- _Extract_:
Start of Block

Construct DataLoader algorithm instances.

A data loader needs several specifications to work properly, but some of them might be optional. The available specifications are:

  • input specifications (mandatory): specify how to read data.
  • transform specifications (optional): specify how to transform data.
  • data quality specifications (optional): specify how to execute the data quality process.
  • output specifications (mandatory): specify how to write data to the target.
  • terminate specifications (optional): specify what to do after writing into the target (e.g., optimizing target table, vacuum, compute stats, etc).

Parameters:

Name Type Description Default
acon dict

algorithm configuration.

required
Source code in mkdocs/lakehouse_engine/packages/algorithms/data_loader.py
def __init__(self, acon: dict):
    """Construct DataLoader algorithm instances.

    A data loader needs several specifications to work properly,
    but some of them might be optional. The available specifications are:

    - input specifications (mandatory): specify how to read data.
    - transform specifications (optional): specify how to transform data.
    - data quality specifications (optional): specify how to execute the data
        quality process.
    - output specifications (mandatory): specify how to write data to the
        target.
    - terminate specifications (optional): specify what to do after writing into
        the target (e.g., optimizing target table, vacuum, compute stats, etc).

    Args:
        acon: algorithm configuration.
    """
    self._logger: Logger = LoggingHandler(self.__class__.__name__).get_logger()
    super().__init__(acon)
    self.input_specs: List[InputSpec] = self._get_input_specs()
    # the streaming transformers plan is needed to future change the
    # execution specification to accommodate streaming mode limitations in invoking
    # certain functions (e.g., sort, window, generate row ids/auto increments, ...).
    self._streaming_micro_batch_transformers_plan: dict = {}
    self.transform_specs: List[TransformSpec] = self._get_transform_specs()
    # our data quality process is not compatible with streaming mode, hence we
    # have to run it in micro batches, similar to what happens to certain
    # transformation functions not supported in streaming mode.
    self._streaming_micro_batch_dq_plan: dict = {}
    self.dq_specs: List[DQSpec] = self._get_dq_specs()

End of Block

- _Record set_:
Start of Block

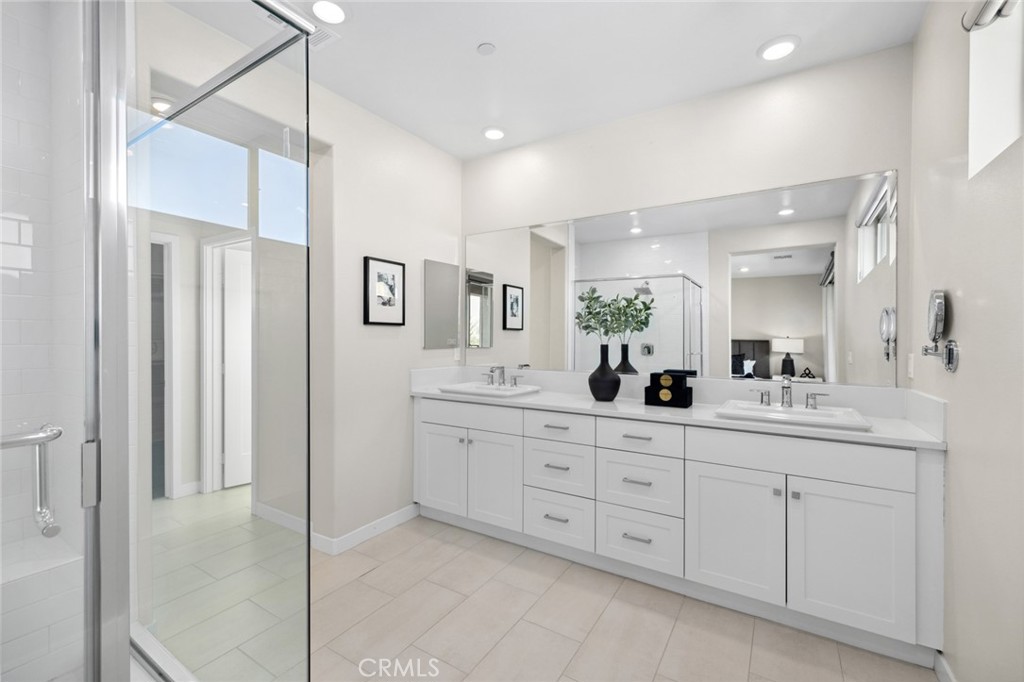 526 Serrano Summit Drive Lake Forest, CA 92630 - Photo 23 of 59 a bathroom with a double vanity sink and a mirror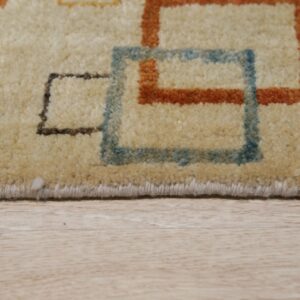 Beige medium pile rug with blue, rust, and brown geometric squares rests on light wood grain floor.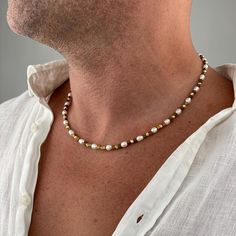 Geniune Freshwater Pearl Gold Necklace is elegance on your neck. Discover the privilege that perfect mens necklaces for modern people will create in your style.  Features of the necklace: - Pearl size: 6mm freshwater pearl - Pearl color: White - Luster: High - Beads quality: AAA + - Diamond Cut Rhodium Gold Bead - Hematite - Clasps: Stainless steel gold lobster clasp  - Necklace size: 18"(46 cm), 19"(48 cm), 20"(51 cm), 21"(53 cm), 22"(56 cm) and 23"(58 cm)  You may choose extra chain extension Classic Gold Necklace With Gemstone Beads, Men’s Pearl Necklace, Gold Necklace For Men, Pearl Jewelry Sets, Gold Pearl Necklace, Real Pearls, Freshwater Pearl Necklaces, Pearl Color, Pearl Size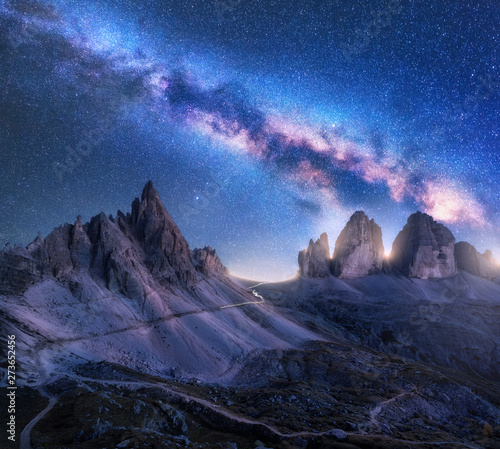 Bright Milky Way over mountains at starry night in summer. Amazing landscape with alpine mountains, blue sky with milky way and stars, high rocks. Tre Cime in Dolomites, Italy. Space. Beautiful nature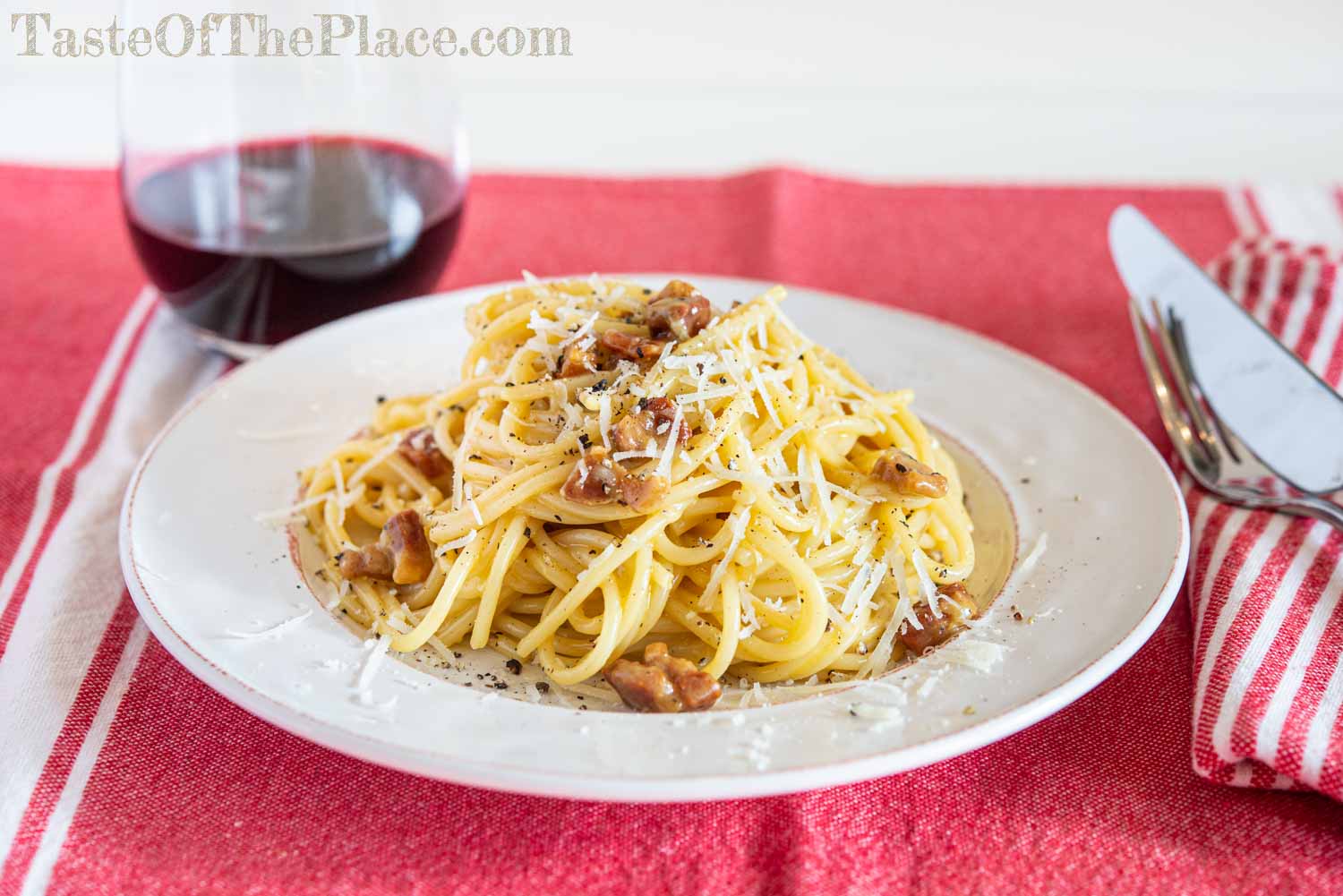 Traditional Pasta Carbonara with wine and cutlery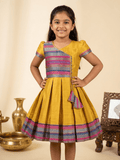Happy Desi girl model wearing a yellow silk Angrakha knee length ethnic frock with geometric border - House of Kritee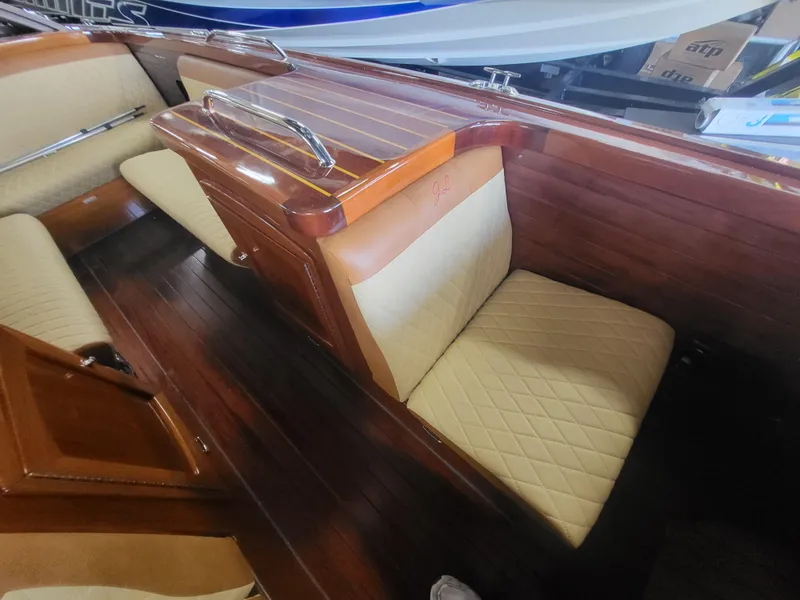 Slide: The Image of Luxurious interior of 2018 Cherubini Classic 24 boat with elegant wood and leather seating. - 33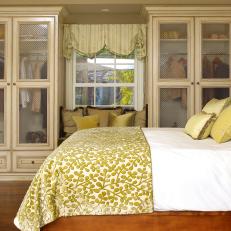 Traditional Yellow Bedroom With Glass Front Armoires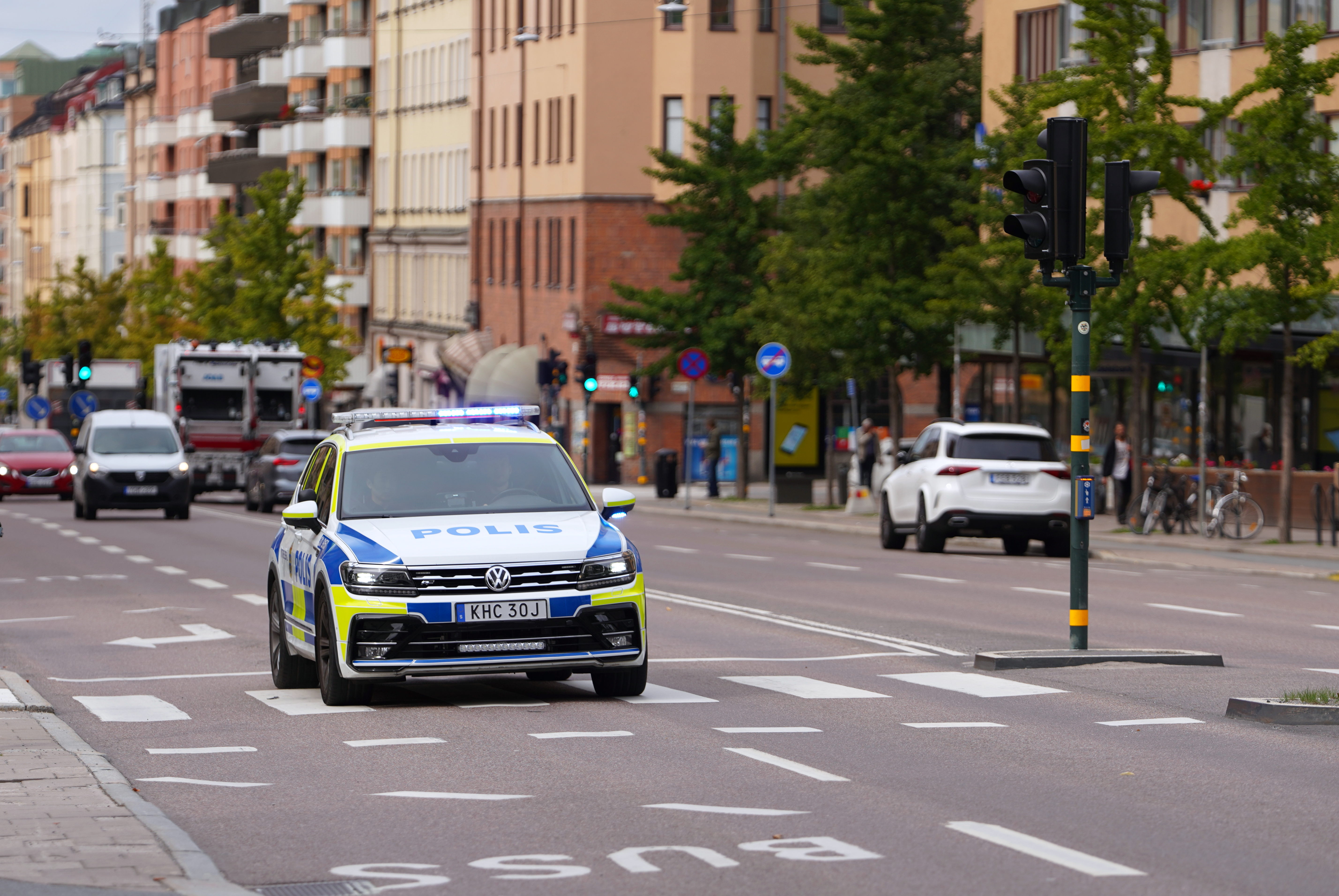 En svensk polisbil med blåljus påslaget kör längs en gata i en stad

End of Block

- _Task statement_: Resume the DataLoader constructor text, starting right after its last line. The records are separate material and have no connection to the DataLoader text.

- _Answer to this exercise_:
    self.output_specs: List[OutputSpec] = self._get_output_specs()
    self.terminate_specs: List[TerminatorSpec] = self._get_terminate_specs()

execute()

Define the algorithm execution behaviour.

Source code in mkdocs/lakehouse_engine/packages/algorithms/data_loader.py
def execute(self) -> Optional[OrderedDict]:
    """Define the algorithm execution behaviour."""
    try:
        self._logger.info("Starting read stage...")
        read_dfs = self.read()
        self._logger.info("Starting transform stage...")
        transformed_dfs = self.transform(read_dfs)
        self._logger.info("Starting data quality stage...")
        validated_dfs, errors = self.process_dq(transformed_dfs)
        self._logger.info("Starting write stage...")
        written_dfs = self.write(validated_dfs)
        self._logger.info("Starting terminate stage...")
        self.terminate(written_dfs)
        self._logger.info("Execution of the algorithm has finished!")
    except Exception as e:
        NotifierFactory.generate_failure_notification(self.terminate_specs, e)
        raise e

    if errors:
        raise DQDuplicateRuleIdException(
            "Data Written Successfully, but DQ Process Encountered an Issue.\n"
            "We detected a duplicate dq_rule_id in the dq_spec definition. "
            "As a result, none of the Data Quality (DQ) processes (dq_spec) "
            "were executed.\n"
            "Please review and verify the following dq_rules:\n"
            f"{errors}"
        )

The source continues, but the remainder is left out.